RECORDS FOR PROCESSING:
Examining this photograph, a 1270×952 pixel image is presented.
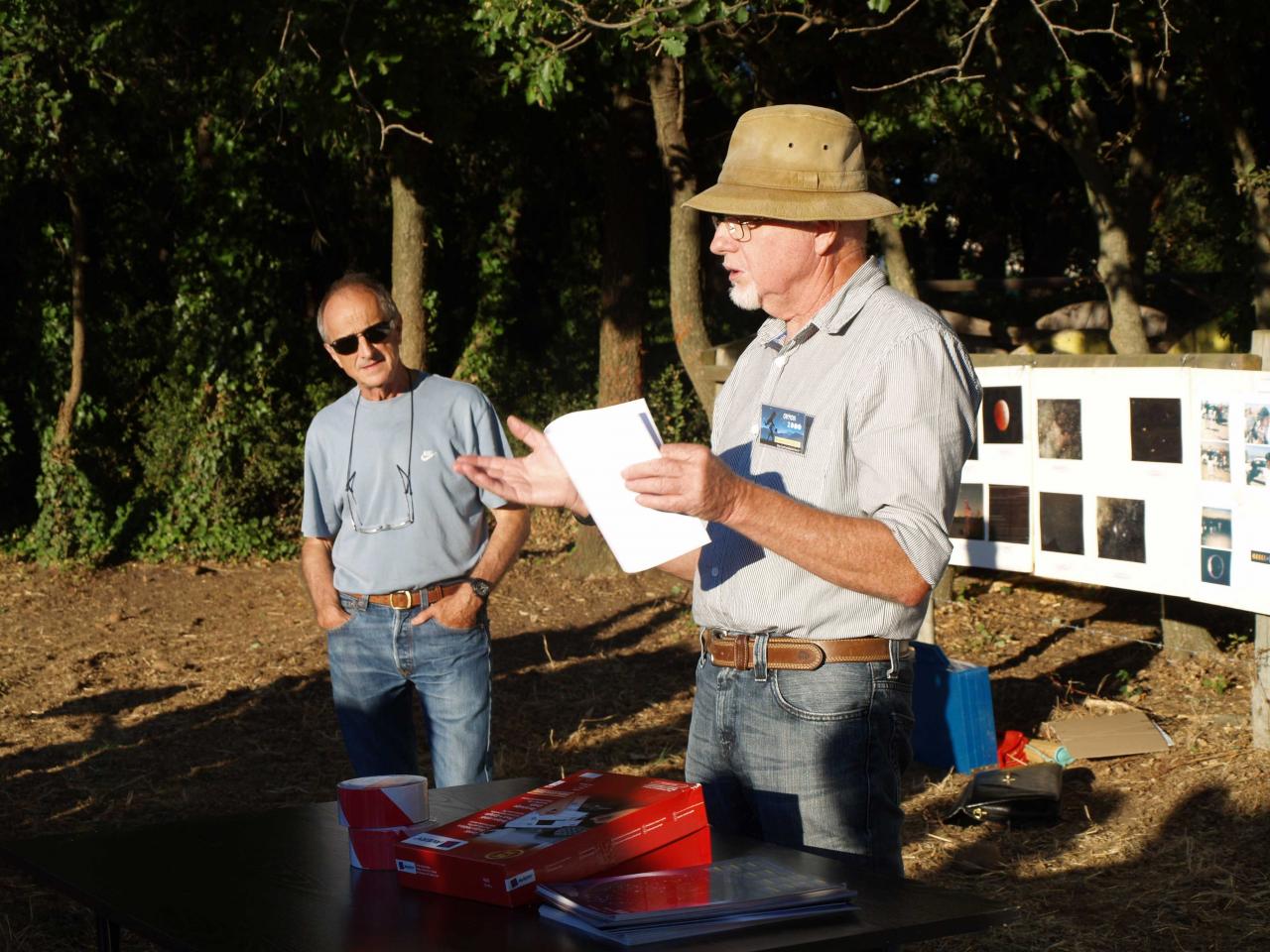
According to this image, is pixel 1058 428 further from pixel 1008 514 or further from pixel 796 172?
pixel 796 172

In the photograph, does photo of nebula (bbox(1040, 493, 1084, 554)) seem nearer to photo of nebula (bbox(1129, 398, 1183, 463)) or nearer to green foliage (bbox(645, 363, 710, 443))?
photo of nebula (bbox(1129, 398, 1183, 463))

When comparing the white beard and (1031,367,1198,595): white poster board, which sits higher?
the white beard

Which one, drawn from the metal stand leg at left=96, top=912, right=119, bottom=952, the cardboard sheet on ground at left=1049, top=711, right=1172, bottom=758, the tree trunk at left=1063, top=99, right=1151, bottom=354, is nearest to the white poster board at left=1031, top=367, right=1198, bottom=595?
the cardboard sheet on ground at left=1049, top=711, right=1172, bottom=758

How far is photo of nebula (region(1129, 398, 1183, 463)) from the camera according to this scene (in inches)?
266

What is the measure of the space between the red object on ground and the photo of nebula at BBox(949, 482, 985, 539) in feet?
4.38

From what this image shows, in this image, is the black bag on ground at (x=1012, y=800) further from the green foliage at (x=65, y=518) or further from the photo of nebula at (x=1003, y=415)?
the green foliage at (x=65, y=518)

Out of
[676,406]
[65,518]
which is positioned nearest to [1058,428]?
[676,406]

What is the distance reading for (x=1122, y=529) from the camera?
7.04 m

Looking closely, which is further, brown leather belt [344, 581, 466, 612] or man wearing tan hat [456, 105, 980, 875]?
brown leather belt [344, 581, 466, 612]

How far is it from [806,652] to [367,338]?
2193 millimetres

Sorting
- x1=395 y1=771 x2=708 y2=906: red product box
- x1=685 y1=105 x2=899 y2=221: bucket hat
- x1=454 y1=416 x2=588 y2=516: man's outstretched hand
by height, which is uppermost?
x1=685 y1=105 x2=899 y2=221: bucket hat

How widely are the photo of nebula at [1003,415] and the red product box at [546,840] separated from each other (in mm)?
5531

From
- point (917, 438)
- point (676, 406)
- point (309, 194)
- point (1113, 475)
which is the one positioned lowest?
point (1113, 475)

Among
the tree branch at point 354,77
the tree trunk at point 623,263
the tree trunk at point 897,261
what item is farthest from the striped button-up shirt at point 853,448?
the tree trunk at point 623,263
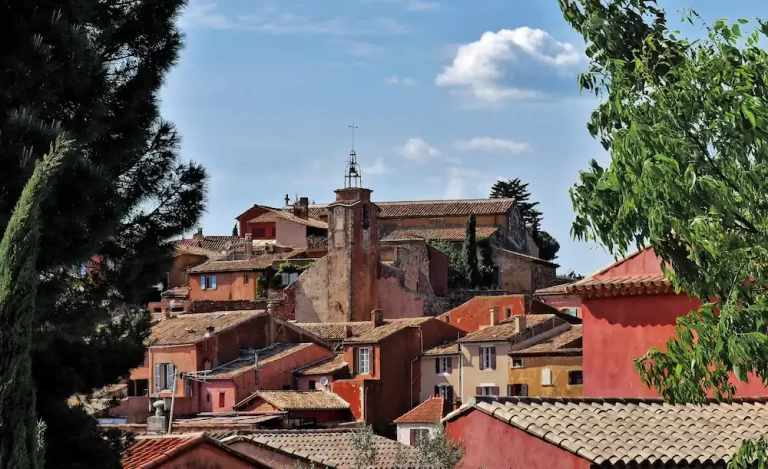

CHALLENGE:
Which lines in the items above contain the word "point"? Pick out each one and copy it in full.

THE RESULT:
- point (917, 438)
- point (676, 406)
- point (309, 194)
- point (1113, 475)
point (1113, 475)
the tree branch at point 354,77
the tree trunk at point 623,263
the tree trunk at point 897,261
what item is farthest from the striped button-up shirt at point 853,448?
the tree trunk at point 623,263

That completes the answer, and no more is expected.